2021年2月19日金曜日

松涛美術館公募展に入選した(新コロナがきっかけ)

 去年の3月から世田谷の奥様と絵を描く活動は休止している。とはいえ描かなくなるのもコロナに負けたような気になるので、月に2-3枚は描いてインスタにアップしたりしている。
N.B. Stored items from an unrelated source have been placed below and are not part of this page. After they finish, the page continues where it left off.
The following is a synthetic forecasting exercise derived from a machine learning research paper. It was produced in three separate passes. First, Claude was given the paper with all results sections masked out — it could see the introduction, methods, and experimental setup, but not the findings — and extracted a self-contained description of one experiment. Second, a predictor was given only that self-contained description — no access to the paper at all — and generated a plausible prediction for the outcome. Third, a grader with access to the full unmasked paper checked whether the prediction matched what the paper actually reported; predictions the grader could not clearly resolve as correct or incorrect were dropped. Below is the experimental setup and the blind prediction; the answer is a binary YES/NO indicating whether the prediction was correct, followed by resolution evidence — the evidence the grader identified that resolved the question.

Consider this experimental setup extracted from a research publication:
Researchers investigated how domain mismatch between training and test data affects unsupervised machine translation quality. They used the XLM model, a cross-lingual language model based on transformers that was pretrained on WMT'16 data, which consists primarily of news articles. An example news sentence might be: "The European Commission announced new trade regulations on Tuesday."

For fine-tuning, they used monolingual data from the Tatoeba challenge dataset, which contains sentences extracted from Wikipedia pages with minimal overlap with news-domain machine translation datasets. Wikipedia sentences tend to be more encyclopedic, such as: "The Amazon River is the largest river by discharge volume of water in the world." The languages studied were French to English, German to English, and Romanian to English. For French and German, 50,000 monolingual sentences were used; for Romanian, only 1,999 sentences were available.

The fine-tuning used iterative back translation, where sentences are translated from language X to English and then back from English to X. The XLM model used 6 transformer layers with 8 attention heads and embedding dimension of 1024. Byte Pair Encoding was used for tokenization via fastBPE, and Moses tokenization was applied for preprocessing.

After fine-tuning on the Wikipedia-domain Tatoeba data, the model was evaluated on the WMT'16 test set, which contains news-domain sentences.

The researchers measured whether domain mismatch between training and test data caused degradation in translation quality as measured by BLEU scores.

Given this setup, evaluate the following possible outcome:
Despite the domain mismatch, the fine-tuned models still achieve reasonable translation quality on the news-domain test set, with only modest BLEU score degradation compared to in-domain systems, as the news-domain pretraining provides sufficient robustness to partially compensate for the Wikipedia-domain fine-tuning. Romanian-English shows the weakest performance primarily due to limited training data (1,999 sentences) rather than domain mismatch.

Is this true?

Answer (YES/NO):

松涛美術館公募展の募集チラシは過去に何度も見かけていたが、公募展を見に行ったこともなくずっと渋谷で暮らしていた。今回たまたま10月ごろにふと一念発起して”そこそこ大きいサイズの絵を描いて、気が向いたら出してみよう”ということにした。
山梨のベランダから見える紅葉が綺麗だったので、最初は透明水彩で描いてみた。苦労して描き重ねているのかさらっと描いてるのかわからない仕上がり、描いているうちに木が地面から生えているパターンや特定の枝の重なりを描きたいなあ、とテーマがだんだん見えてきた。いわゆる縦長構図でなく極端に細い長方形とか正方形で描きたいな、とか。
クリムトが庭木を描いていたのは正方形だったか。マッツグスタフソンも地面から木が生えてるのを描いていた。

世界堂で正方形のキャンバスを見つけたので、アクリルガッシュで描いてみた。ベランダの手すりより高い位置から見るためにイーゼルも椅子も背が高くて手こづった。地面の細い萩の枝を描いたり葉っぱを重ねているうちに抽象な気分になった。描いてみると木の背が高くて上まで入らない。後日一本まるごと木を描くのに綿半で桐の棚板を買って描いた。首が動いて見上げているので正確も何もないが面白かった。計5回描くうちに季節が移って葉が落ちて枝のシルエットが強調された雪の日も描いてみた。

正方形のを出してみようかと決めて、ネットで正方形の額を探したら、あるもんですねえ、キャンバスの枠に直接固定する仮額というのが。紅葉の赤が合うのでゴールドにした。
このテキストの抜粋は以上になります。